整備はととのった。上毛、房総の兵をあわせた管領軍は、謙信の指揮のもとに、北条氏康の罪を鳴らして、
「降伏か、滅亡か」
を、小田原の城下に迫った。
その年、三月から四月にわたっての、攻防戦はつづけられた。花も散って、春は徂《ゆ》こうとしていた。
陣中の客、近衛前嗣は、
「一日も早く、宇内《うだい》に大志を展《の》べられるよう、陰ながら祈っています。四民のために」
と、ここで別れて都へ帰って行った。
合戦の際であったが、謙信は足柄境《あしがらざかい》までこれを見送って、
「いずれまた都においてお目にかかりましょう」
と、自信をもっていった。大きな将来の自信をもって。
しかし当面《とうめん》の小田原一城も、容易に陥落しなかった。理由は、逸早《いちはや》く甲州から信玄の有力な部隊や参謀が城内に入っていて、氏康に協力していたからである。
それらの甲州参謀は、
「なおなお兵力も軍需も、いくらでも甲州より後詰《ごづめ》申さんとのお館《やかた》の仰せであれば、飽くまで、この要害に拠《よ》って、守るを主とし、城門を出て戦うことはせぬが得策」
と、主張していた。
寄手《よせて》をここに釘付けにし、わけても遠征の越後勢を疲労せしめ、謙信をしてまったく施す策なからしめんとする方針だった。
五月になった。
しかも城壁の一角すらまだ奪《と》れない。城方の計は図に中《あた》ったといえよう。謙信はついに一度軍を退《ひ》いて、味方の倦怠《けんたい》を一新し、敵の変を待とうとした。

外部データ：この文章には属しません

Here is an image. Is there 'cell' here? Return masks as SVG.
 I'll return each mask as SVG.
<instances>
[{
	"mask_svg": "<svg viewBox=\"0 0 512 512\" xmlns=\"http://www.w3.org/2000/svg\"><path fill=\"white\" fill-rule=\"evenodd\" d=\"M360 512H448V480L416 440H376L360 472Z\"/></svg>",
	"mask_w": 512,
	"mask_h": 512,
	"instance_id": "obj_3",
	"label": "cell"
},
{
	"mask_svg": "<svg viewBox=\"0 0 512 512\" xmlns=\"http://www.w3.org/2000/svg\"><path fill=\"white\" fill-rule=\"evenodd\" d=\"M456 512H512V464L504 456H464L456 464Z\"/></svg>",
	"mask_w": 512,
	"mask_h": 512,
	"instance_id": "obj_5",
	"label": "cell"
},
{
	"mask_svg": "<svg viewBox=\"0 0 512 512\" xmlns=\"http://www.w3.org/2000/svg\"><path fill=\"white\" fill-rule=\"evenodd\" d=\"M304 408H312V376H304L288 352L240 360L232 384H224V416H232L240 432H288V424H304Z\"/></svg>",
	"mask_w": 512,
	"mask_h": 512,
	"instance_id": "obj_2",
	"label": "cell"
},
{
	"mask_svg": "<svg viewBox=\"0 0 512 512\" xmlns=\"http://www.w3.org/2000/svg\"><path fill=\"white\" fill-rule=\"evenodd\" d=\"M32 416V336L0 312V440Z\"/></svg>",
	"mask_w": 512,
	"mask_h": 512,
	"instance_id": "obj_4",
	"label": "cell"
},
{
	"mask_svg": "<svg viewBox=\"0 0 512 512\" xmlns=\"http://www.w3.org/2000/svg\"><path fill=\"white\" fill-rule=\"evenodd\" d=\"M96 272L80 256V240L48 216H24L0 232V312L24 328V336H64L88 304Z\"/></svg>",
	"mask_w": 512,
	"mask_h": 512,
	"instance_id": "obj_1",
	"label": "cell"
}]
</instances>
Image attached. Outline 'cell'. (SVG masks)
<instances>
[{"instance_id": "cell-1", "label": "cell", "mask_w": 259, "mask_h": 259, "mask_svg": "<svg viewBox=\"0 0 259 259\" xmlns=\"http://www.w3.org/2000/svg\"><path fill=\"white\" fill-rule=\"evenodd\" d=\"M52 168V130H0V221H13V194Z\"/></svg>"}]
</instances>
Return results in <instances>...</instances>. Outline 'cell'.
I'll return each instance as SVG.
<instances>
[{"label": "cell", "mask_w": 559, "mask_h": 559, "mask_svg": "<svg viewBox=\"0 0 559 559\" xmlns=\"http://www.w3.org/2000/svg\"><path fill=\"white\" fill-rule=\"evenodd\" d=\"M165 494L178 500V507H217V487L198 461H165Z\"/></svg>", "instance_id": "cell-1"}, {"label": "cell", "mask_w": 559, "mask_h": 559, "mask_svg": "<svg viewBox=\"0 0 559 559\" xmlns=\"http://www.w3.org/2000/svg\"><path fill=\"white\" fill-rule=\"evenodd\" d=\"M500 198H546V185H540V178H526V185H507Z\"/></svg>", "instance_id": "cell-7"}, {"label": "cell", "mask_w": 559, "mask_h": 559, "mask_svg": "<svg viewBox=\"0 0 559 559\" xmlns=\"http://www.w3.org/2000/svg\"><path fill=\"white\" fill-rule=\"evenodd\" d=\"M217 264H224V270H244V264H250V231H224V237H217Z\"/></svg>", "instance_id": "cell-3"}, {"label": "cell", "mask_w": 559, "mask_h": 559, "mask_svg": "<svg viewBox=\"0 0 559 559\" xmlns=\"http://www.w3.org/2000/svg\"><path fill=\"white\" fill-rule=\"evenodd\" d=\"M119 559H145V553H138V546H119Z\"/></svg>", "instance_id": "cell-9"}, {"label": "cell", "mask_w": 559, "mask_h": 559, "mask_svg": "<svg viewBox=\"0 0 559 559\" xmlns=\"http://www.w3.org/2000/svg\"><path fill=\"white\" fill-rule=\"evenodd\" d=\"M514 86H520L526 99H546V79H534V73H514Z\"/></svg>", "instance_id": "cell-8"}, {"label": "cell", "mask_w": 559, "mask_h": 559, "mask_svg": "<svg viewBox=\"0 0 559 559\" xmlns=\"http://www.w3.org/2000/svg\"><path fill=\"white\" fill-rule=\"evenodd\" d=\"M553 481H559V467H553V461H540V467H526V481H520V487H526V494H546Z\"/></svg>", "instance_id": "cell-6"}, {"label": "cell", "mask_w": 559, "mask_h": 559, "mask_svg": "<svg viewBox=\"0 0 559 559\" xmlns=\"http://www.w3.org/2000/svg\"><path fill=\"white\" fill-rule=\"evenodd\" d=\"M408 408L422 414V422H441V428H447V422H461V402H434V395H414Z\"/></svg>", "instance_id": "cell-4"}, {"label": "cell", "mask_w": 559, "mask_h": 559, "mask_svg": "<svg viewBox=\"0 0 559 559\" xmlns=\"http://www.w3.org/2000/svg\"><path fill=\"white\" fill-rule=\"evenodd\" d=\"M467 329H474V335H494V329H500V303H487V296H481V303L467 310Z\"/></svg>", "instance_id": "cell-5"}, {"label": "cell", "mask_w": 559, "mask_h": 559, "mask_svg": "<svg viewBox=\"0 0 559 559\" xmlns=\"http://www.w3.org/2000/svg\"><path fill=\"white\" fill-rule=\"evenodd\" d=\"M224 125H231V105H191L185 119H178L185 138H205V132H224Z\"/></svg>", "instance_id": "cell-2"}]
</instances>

彼が、上杉憲政とともに、鎌倉八幡宮へ参詣したのは、この期間であった。憲政は、その機会に、
「以後は自分の同族ともなったつもりで、上杉の姓を名乗られよ」
と、すすめた。
それまでの謙信は、あらためていうまでもなく、管領の一被官《ひかん》で、姓は長尾、職は越後の守護代《しゆごだい》であった。